L’arte è un matrimonio tra l’ideale e il reale. La creazione artistica è una branca dell’artigianato. Gli artisti sono degli artigiani, più vicini ai falegnami e ai saldatori di quanto non lo siano agli intellettuali e agli accademici, con la loro gonfia retorica autoreferenziale. L’arte usa i sensi e parla ai sensi. Affonda le sue radici nel mondo fisico tangibile. Il post- strutturalismo, con le sue origini linguistiche francesi, ha l’ossessione delle parole e per questo è incompetente a illuminare qualsiasi forma artistica al di fuori della letteratura.
di Camille Paglia per “la Repubblica” del 20 gennaio 2013
Il discorso sull’arte deve avvicinarsi ad essa e descriverla nei suoi stessi termini. Bisogna trovare un delicato equilibrio tra il mondo visibile e quello invisibile. Chi subordina l’arte all’agenda politica contemporanea è altrettanto colpevole di rigido letteralismo e di propaganda quanto un qualsiasi predicatore vittoriano o un burocrate stalinista.
Una delle ragioni dell’odierna marginalizzazione delle belle arti è che gli artisti si rivolgono troppo spesso ad altri artisti e hanno perso il contatto con la gente comune, di cui disprezzano e sbeffeggiano i gusti e i valori.

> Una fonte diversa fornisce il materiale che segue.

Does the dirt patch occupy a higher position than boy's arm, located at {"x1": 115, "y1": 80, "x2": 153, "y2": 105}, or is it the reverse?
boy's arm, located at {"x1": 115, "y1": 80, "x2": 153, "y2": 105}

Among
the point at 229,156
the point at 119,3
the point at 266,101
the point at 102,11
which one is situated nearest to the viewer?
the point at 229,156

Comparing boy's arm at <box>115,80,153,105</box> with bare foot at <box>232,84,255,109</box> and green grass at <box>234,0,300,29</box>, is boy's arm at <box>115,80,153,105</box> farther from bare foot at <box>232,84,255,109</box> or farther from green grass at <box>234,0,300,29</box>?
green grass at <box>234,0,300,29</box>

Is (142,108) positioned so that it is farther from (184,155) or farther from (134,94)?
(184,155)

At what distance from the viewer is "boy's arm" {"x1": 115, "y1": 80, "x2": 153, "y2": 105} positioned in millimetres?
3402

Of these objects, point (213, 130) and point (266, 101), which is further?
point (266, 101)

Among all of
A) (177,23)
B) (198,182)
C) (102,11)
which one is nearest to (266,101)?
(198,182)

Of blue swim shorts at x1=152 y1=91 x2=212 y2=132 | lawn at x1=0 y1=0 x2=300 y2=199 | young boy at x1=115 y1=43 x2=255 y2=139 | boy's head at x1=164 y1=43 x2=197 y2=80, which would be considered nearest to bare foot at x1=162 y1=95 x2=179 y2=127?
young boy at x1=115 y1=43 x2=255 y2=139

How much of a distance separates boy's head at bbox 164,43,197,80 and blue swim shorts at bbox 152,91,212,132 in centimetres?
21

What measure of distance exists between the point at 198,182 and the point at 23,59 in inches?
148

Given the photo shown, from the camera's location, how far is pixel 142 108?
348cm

La maggior parte degli artisti americani sono dei progressisti che hanno un contatto minimo se non nullo con chi la pensa in modo opposto al loro.
Il progressismo militante anti-establishment e sostenitore della libertà di espressione degli anni Sessanta (con il quale mi identifico fortemente) si è trasformato nell’utopico mondo ideale della classe dei professionisti agiati, con i suoi vaghi impulsi filantropici e una strana passività nei confronti di un governo tronfio e autoritario.
Un’ortodossia monolitica ha abbandonato gli artisti in un ghetto di opinioni scontate e li ha tagliati fuori dalle idee fresche. Nulla è più trito del dogma progressista secondo il quale un valore scioccante conferisce automaticamente importanza a un’opera d’arte. L’ultima volta in cui è stato vero fu forse alla fine degli anni Settanta, con le fotografie omoerotiche e sadomasochistiche di Robert Mapplethorpe. Ma la cultura è andata avanti. Nel Ventunesimo secolo, cerchiamo il significato, non il suo sovvertimento.
Anche i conservatori, a loro volta, hanno peccato contro la cultura. Nonostante i loro squilli di tromba per un ritorno dell’educazione al canone occidentale, si sono comportati come dei filistei di provincia rispetto alle arti visive. Anche se ci sono molti critici d’arte sofisticati tra gli urban conservatives, lo slancio del movimento conservatore americano si è alimentato soprattutto nelle regioni agrarie in cui prospera il cristianesimo evangelico.
Il protestantesimo ha una storia di iconoclastia: durante la Riforma nel nord Europa, le statue delle chiese e le vetrate colorate furono sistematicamente distrutte in quanto idolatriche. Rispetto al cattolicesimo romano, così ricco d’arte, il protestantesimo americano tradizionale è visivamente impoverito. Le sue immagini di Gesù come buon pastore sono spesso artisticamente così deboli da rasentare il kitsch.
La maggior parte dei conservatori opera in un clima che è indifferente o ostile nei confronti dell’arte. I principali scrittori e critici conservatori sembrano ciechi davanti all’intricata interconnessione di arte e politica nell’antica Grecia che inventò la democrazia. Il nudo, basato sullo studio scientifico dell’anatomia, è stato il grande simbolo dell’individualismo occidentale che ci hanno lasciato in eredità i greci, ma i conservatori cristiani non permetterebbero mai di esibire nelle scuole pubbliche gli eroici nudi dell’arte occidentale. Il puritanesimo americano indugia nel sospetto conservatore che ci sia una stregoneria nella bellezza.
D’altro canto, una quantità enorme della migliore arte occidentale è stata intensamente religiosa e i progressisti, i quali hanno voluto che si togliessero i presepi dalle piazze, obietterebbero a loro volta sull’istruzione dottrinale necessaria per presentare l’iconografia cristiana nella scuola pubblica. Per questo l’educazione artistica viene ostacolata negli Stati Uniti, vittima del fuoco incrociato della politica.
Benché io sia atea, rispetto tutte le religioni e le prendo seriamente, come vasti sistemi di simboli che contengono una verità profonda sull’esistenza umana. Anche se nel suo nome si è fatto del male, la religione è stata una forza enorme di civilizzazione nella storia del mondo. Schernire la religione è una cosa puerile, sintomatica di un’immaginazione rachitica. Eppure, questa posizione cinica è diventata di rigore nel mondo artistico, un ulteriore motivo della banale superficialità di tanta arte contemporanea a cui non è rimasta nessuna grande idea.